The foremost common feature between the two works is how they embrace the theme of nature. Both of them are exemplary specimens of the ‘Land Art’ genre and they attempt to extend human imprint onto the natural world and vice versa. For example, Robert Smithson’s Spiral Jetty is an audacious attempt to create an artificial spiral jetty on the edge of the iconic Salt Lake in Utah. The spiraling quay-like structure spans nearly 1,500 feet in an anti-clockwise fashion. The land art ‘sculpture’ can be construed as a tribute to the unique ecology of the saline lake. Indeed, the choice of mud, basalt rocks and salt crystals were based on their complementary qualities. For example, the basalt rock is naturally black and the salt crystals are of various hues. Together they present a mosaic like appearance. Apart from this attention to aesthetic detail, the Spiral Jetty is of great utilitarian value. Not only does the construction please the eye, but it serves as a medium for experiencing nature intimately. It is not an exaggeration to say that a walk through the spiral till its terminal point is conducive to meditating about the mysteries of nature.
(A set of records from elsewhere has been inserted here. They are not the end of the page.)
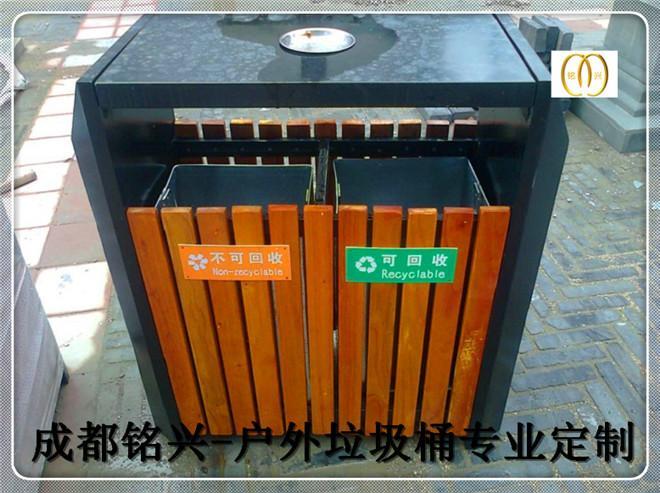 内江垃圾桶标识内江垃圾桶分类图片大全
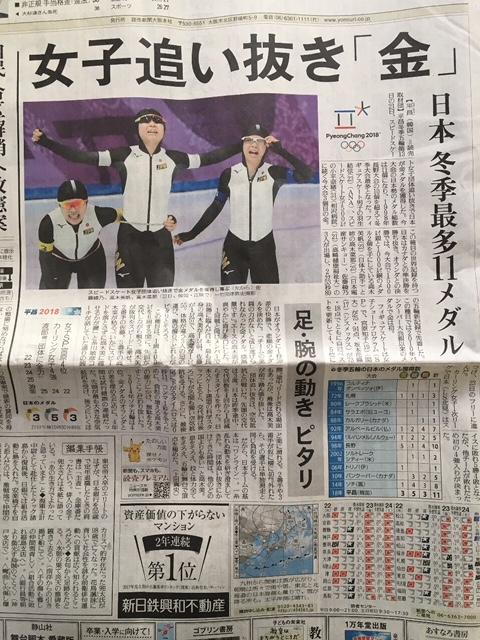 女子パシュート金メダル!!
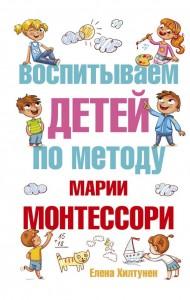 Книга Воспитываем детей по методу Марии Монтессори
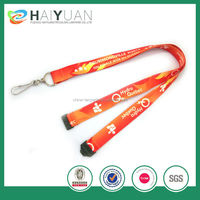 rush delivery heated transfer lanyard free sample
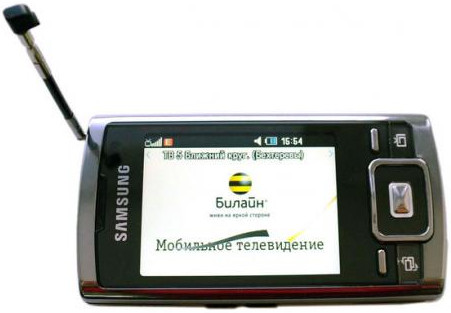 beeline-tv-mobile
Ana Mendieta’s Tree of Life shares the same nature theme with the Spiral Jetty. The Tree of Life specimen in question is part of a series of the same title where the artist makes herself the subject of art. In this work Mendieta applies mud all over her body and poses adjunct to the ancient tree. The symbolism is rich while also retaining an element of intrigue. Mendieta’s works generally reveal her thematic obsession with death, decay and disfigurement – elements that are also written into the conception of the Spiral Jetty. In the Tree of Life, the mud-laden figure hints at human mortality and how no individual can escape the eventual embrace of Mother Earth. Indeed, the dark shade of the mud is contrasted to the lighter background offered by the bark of the grand old tree. This gives the impression that humans have inherited planet earth from time immemorial and our race is as old as Mother Nature herself. Likewise, the uplifted arms and the erect countenance of the female figure represent growth and stability. The association of femininity to growth and wellbeing is a deliberate feminist statement on the part of the artist. In contrast, one cannot read any feminist symbolism in the Spiral Jetty’s construction or functioning.
Finally, there is one aspect in which the two works differ sharply. Smithson’s work is a physical structure whose existence is perennial across time. On the other hand, Mendieta’s can be likened to a still-life photograph which is a visual linked to a particular moment in time. In contrast, far from being a passive artifact, the Spiral Jetty changes in tune with the ecological conditions. For instance, during times of drought in the environs of the Salt Lake, the water level of the lake drops, revealing the structure in all its magnificence. During such phases, the structure calls attention to its own composition. On the other hand, uring times of surplus rainfall, the water submerges partially fully the spiral. When partially submerged the spiral is at union with brimming water.